Yes, and it really is important to eliminate stats that encourage lone wolf play if your game is supposed to be team-oriented. For developers, I think they really have to decide on that one and put their code where their mouth is. Can’t play both sides of the fence. Put a K/D ratio into the mix and this is what happens (from a great WIRED article):
“Most younger players,” he says, “are so obsessed with keeping their kill/death ratio high that they rarely play correctly in tactical games.”
Young players’ superior twitch reflexes might help them keep their kill counts high and their deaths low, but that’s not teamwork. Thompson’s teammate Dave Hill, 32, says cooperation is the secret to their success in modern war games: “We communicate well, play as a team, help each other out and usually stick to a predetermined plan.”
Some oldsters don’t even bother trying to outwit the kids with age and experience. “As you get older, your want to be schooled by a 15-year-old supergamer disappears,” says game writer Chet Faliszek, who works for Valve and worked on Left 4 Dead. “You know you can’t beat him.”
Also, I agree with SockDog about tags or markers or something. Some indication as to how much a player plays (is AFK or quits). That is fair enough.
And THANK YOU brbrbr! Well put!
I only read sun’s post so forgive me if this has already been said, but you can just give each player a reputation with respect to dropping games (ie rage quitting). Players above a certain percent can only play with each other. As you start out you can have a few, but it levels off at around 8% of your games after about 100 (like Heroes of Newerth if anyone has played it). If you are among rage quitters don’t man-up they screw themselves. XP bonuses at the end help to a small extent, but not always large enough personally I think you should put an end game multiplier in (1.5X for losers 2.0-2.5X per winner). This helps PC as well because there would be servers for those above said 8%, and those that simply do not distinguish.

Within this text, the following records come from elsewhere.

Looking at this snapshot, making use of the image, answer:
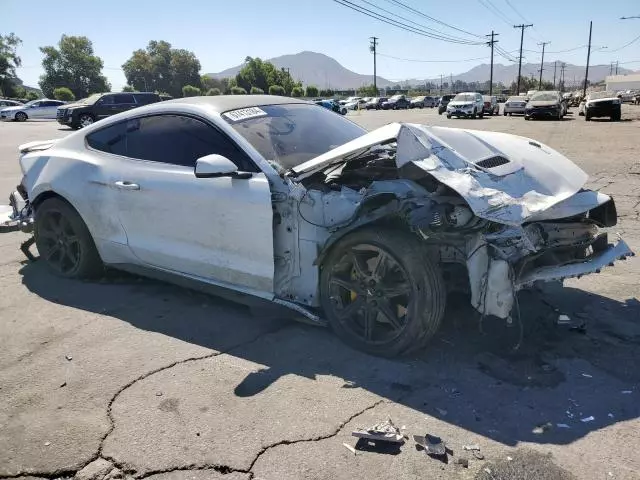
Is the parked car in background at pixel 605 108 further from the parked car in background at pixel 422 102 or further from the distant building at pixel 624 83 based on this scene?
the distant building at pixel 624 83

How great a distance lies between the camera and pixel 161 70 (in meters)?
105

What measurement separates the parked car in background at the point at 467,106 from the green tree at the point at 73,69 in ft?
232

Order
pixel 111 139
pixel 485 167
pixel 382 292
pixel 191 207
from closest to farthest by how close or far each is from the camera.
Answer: pixel 382 292
pixel 485 167
pixel 191 207
pixel 111 139

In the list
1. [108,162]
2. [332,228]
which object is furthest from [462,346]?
[108,162]

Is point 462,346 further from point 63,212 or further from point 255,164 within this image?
point 63,212

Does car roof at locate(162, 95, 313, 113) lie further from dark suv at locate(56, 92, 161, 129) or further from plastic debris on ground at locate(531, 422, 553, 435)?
dark suv at locate(56, 92, 161, 129)

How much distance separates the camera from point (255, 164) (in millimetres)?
3758

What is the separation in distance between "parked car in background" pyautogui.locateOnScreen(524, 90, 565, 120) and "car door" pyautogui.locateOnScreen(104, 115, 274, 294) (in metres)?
31.8

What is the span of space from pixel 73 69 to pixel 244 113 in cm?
10042

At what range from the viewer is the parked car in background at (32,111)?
3581 centimetres

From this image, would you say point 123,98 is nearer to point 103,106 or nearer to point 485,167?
point 103,106

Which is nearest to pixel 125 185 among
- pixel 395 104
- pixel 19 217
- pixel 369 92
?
pixel 19 217

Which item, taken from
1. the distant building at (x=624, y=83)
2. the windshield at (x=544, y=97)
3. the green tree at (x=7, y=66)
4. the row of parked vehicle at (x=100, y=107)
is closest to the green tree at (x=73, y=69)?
the green tree at (x=7, y=66)

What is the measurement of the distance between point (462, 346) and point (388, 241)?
92cm
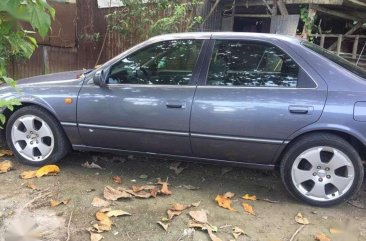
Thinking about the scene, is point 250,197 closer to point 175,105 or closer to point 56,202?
point 175,105

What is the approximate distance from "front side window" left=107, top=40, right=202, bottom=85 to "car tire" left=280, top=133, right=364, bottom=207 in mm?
1399

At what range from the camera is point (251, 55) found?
394 centimetres

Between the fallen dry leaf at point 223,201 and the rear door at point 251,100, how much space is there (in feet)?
1.30

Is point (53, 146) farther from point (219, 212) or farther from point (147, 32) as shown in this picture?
point (147, 32)

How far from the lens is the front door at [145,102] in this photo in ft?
13.1

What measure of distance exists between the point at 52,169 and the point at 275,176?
8.40ft

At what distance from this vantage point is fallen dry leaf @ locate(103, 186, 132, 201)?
384 cm

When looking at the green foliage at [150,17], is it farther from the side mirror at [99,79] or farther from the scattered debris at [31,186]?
the scattered debris at [31,186]

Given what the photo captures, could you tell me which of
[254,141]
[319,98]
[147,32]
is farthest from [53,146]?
[147,32]

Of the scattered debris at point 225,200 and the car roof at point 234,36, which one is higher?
the car roof at point 234,36

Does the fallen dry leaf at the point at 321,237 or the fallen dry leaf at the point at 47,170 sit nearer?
the fallen dry leaf at the point at 321,237

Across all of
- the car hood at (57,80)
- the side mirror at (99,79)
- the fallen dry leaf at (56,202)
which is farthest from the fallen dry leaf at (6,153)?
the side mirror at (99,79)

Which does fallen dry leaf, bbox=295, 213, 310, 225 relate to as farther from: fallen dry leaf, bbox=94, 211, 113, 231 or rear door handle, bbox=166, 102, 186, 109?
fallen dry leaf, bbox=94, 211, 113, 231

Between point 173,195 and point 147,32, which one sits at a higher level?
point 147,32
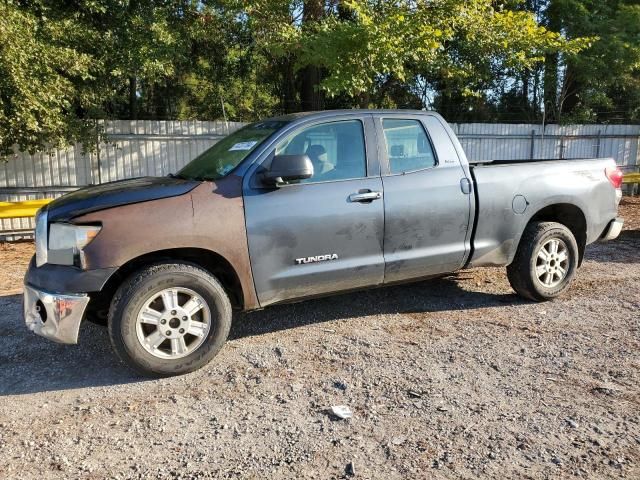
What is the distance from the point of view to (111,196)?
3.94 meters

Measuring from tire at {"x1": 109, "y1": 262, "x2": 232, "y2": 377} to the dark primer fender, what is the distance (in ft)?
0.59

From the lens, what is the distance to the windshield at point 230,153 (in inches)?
172

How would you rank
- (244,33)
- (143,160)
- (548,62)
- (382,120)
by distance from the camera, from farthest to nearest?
(548,62)
(244,33)
(143,160)
(382,120)

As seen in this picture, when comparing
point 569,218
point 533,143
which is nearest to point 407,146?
point 569,218

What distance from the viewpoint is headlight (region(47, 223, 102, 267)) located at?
12.2 feet

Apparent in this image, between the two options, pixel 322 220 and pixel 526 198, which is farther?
pixel 526 198

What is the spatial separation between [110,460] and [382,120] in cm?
330

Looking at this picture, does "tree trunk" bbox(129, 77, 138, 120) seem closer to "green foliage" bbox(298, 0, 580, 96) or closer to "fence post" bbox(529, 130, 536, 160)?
"green foliage" bbox(298, 0, 580, 96)

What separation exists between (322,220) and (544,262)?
2506 mm

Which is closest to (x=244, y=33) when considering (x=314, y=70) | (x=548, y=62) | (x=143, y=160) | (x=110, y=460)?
(x=314, y=70)

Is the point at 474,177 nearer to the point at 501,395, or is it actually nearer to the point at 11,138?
the point at 501,395

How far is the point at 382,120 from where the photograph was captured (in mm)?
4781

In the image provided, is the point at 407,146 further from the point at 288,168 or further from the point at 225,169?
the point at 225,169

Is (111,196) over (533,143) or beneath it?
beneath
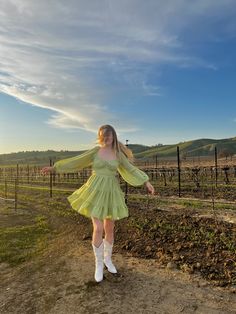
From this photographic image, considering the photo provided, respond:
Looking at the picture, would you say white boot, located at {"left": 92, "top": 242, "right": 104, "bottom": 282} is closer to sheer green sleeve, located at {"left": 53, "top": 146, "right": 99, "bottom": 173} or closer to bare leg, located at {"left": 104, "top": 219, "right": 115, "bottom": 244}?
bare leg, located at {"left": 104, "top": 219, "right": 115, "bottom": 244}

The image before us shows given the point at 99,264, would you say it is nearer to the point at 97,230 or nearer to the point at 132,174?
the point at 97,230

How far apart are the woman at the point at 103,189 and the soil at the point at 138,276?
415 millimetres

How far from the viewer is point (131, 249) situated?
5934 mm

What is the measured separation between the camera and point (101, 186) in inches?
182

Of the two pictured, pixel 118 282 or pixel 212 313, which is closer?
pixel 212 313

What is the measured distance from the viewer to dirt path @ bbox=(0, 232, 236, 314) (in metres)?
3.82

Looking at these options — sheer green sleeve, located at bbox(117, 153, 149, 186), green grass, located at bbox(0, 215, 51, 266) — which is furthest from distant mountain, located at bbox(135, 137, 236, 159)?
sheer green sleeve, located at bbox(117, 153, 149, 186)

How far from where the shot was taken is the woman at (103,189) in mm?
4520

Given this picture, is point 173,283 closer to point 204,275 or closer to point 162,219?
point 204,275

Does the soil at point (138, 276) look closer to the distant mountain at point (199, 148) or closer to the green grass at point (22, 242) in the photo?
the green grass at point (22, 242)

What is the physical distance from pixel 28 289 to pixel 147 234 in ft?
9.16

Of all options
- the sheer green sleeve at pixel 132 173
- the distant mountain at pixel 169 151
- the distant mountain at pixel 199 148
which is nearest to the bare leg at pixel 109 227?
the sheer green sleeve at pixel 132 173

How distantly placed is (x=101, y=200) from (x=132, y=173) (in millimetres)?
653

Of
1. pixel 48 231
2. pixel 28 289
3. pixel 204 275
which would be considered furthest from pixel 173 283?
pixel 48 231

If you immediately disregard this comment saying “what if you quit your first match?,” 1 of your first ten, 2 out of 15, or 4 out of 25, know that the limit is 8% by 100 games, the lower stages accommodate for chance.
Best of all it’s fairly easy to implement because it has 2 catagories based on a mathematical formula.

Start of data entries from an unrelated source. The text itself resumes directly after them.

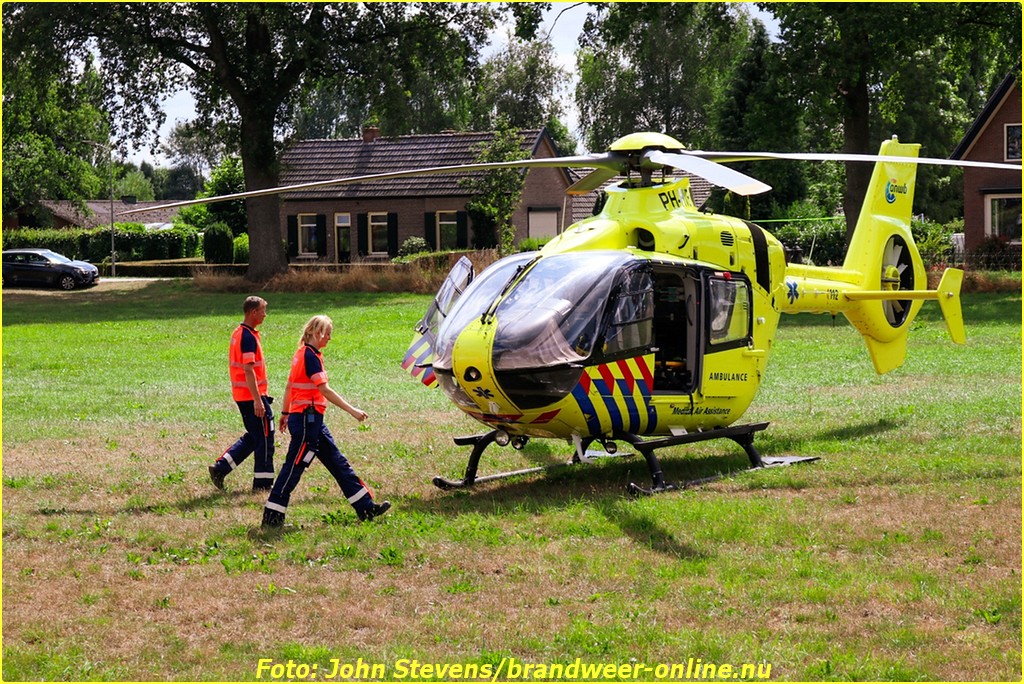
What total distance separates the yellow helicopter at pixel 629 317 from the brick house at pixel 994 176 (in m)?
34.6

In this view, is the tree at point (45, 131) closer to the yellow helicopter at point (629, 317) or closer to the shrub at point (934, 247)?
the shrub at point (934, 247)

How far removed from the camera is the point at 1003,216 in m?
46.1

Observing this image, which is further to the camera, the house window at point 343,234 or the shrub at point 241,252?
the house window at point 343,234

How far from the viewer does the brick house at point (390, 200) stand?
5044cm

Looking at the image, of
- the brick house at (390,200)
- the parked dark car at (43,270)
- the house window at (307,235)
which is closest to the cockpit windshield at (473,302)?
the parked dark car at (43,270)

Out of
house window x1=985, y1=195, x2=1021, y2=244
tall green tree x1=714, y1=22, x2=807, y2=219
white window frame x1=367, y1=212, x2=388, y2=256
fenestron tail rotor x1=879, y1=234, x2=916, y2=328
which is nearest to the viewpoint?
fenestron tail rotor x1=879, y1=234, x2=916, y2=328

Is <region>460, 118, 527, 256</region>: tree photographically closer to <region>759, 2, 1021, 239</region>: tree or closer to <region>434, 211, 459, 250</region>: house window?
<region>434, 211, 459, 250</region>: house window

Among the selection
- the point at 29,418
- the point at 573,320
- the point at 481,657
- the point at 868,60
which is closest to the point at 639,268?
the point at 573,320

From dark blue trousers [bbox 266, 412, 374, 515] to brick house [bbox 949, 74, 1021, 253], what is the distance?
39.4m

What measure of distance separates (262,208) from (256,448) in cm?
2965

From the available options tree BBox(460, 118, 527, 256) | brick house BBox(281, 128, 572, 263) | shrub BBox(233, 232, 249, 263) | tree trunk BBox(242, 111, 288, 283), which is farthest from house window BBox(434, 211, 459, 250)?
tree trunk BBox(242, 111, 288, 283)

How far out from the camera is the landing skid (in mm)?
10961

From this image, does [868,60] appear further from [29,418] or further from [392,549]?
[392,549]

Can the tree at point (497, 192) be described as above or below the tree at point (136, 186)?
below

I would say lone wolf play is how it’s supposed to be done. Sorry if I am being a little self-centric, but I think that if 4 players keeping the frontline while 4 others flank from 4 separate directions, your team will be more likely to win than putting all you eggs in one basket and relying on a super rush through a death-funnel.
Of course coordinated rushes (ie with medic and all your guys) can work well when the teams have set up defined perimeters in TF2 and are camping it out (simply because the opposing team was not expecting a large change in the pace of battle), but the flanking aspect (with spy) seems to work even better because it divides both forces and attention and puts the enemy ranks in chaos.
[edit:] sorry I made a TF2 analogy because I read a TF2 reference in your quote.
there is no leaderboard, your K : D is only shown in a server if you type “rank” into chat, and since server owners can mod the stats of everything in game, mod vision, increase the rate at which trains come by, etc, you can’t ever have a accurate universal leaderboard in the first place (which isn’t to say the top few on MW2 aren’t hacked anyway).